Kirk smiled and turned off the autopilot. Spock allowed himself to smile back and settled into his seat, surprising both himself and the Captain by falling asleep. But even as the Vulcan awoke an hour and a half later, he was determined that it not only be they who were surprised by his actions. Most pleasantly surprised, too -- especially Christine. Regrettable that Dr. McCoy would not be here to see how happy they would be... but Dr. Kensington would have to suffice.
After all, both he and Dr. McCoy had tried to "play Cupid" for himself and Christine. At least one of them deserved to see his efforts come to fruition; the other deserved only to rest in peace, knowing everyone he was close to was well and happy. Or at least as well and happy as they could be without him. Farewell, Doctor. May you rest in peace for all eternity, my friend. I will miss you always.
Spock was brought back to reality by Kirk's voice. "Spock, it's the Enterprise. They're hailing us.
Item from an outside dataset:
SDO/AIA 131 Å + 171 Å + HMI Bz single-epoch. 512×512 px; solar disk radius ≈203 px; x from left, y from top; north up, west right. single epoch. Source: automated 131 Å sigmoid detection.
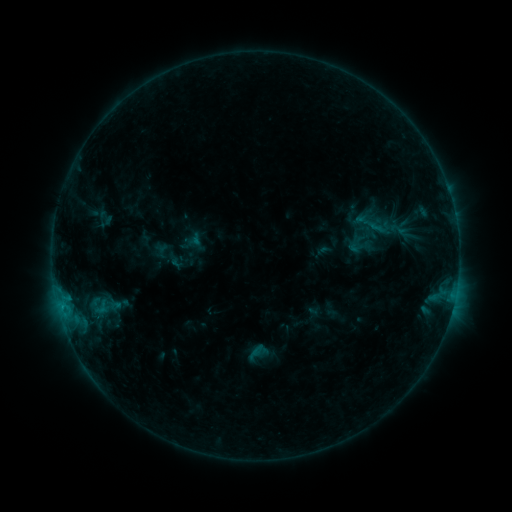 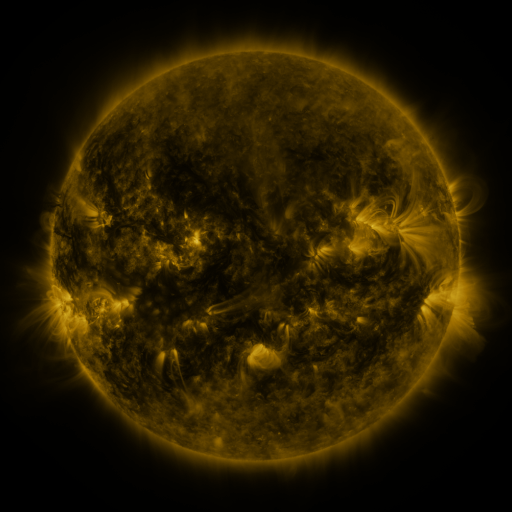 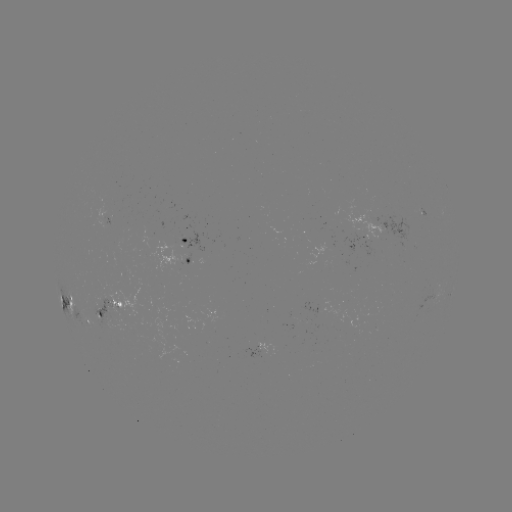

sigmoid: (387, 221, 408, 238)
We'll be home soon."
A half hour later the sleek starship came into view, the shell-like doors of the hangar deck open to welcome them... then closing behind them once they were inside. "Yes, Jim. We are home," the Vulcan said. "But we are also without Dr. McCoy."
Kirk looked up at his Vulcan friend, having detected the sadness in his voice. "No, Spock. He is with us. As long as we live -- or any of his family lives -- he will always be with us." Spock frowned at first, then gave his Captain and friend a sad smile, detecting affection and empathy when Jim touched his shoulder. "In the meantime, let's get up to the Bridge and back to minding the store. After all, we've got a starship to run!"